Create the necessary language styles needed for the project in Word.
Toward the end of the scribing process, review all italic text for phrases that need to have language metadata applied. Apply the language styles created.
If any nonitalic text needs to have language data applied, apply the appropriate language style as needed.

Notes: lang-i in bibliographies can prevent the bibliography tools from working as expected. If language scribing is needed in the bibliography, Scribe recommends handling this after copyediting instead of before.

Procedure for Language Scribing in sam

Review Special Characters

Review the special characters list in the Digital Hub for languages that fall outside the Latin alphabet. These can be searched for within Sublime.

Review Character Styles

Review italic terms, various "-i" styles, and various lang terms in a new Sublime file.
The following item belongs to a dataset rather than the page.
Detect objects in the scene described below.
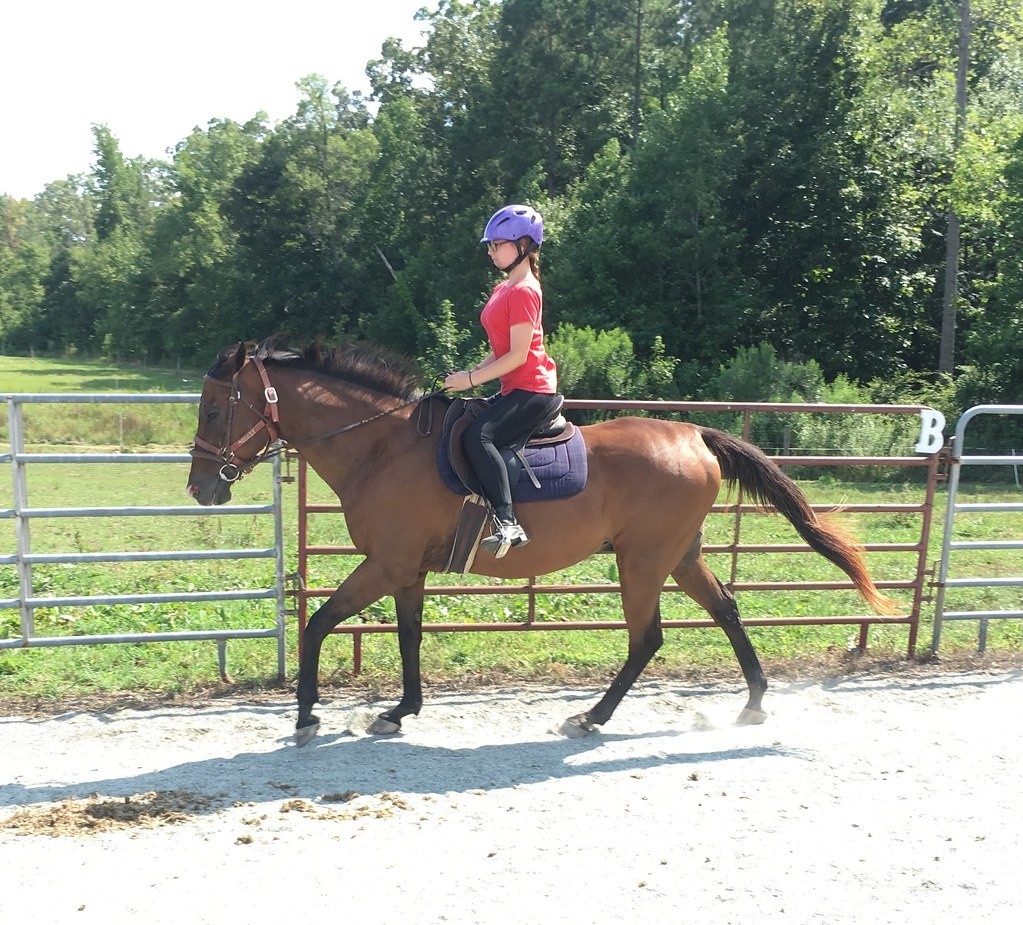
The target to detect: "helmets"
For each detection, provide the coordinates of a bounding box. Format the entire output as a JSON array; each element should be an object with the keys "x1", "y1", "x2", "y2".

Find: <i>[^<]+</i>|<[^>]+-b?i>[^<]+</[^>]+-b?i>|<lang[^>]*>[^<]+</lang[^>]*>|<[^>]*lang[^>]*>[^<]+</[^>]*>

Copy into a new file, permute unique lines, remove English text, and filter out proper names. Add lang attributes as needed to the original file.

Review Paragraph Styles

Review block quote (bq) and senseline (sl) paragraphs in case there are full paragraphs in another language.

Find: <[^>"]*(bq|sl)[^>]*>[^\n]+

Copy into a new file, turn off word wrap, and skim for non-English text.

Review Book-Specific Styles

Certain books such as Bibles or language books may have additional paragraph or character styles that are being used to identify languages. Review additional content for languages based on the type of publication.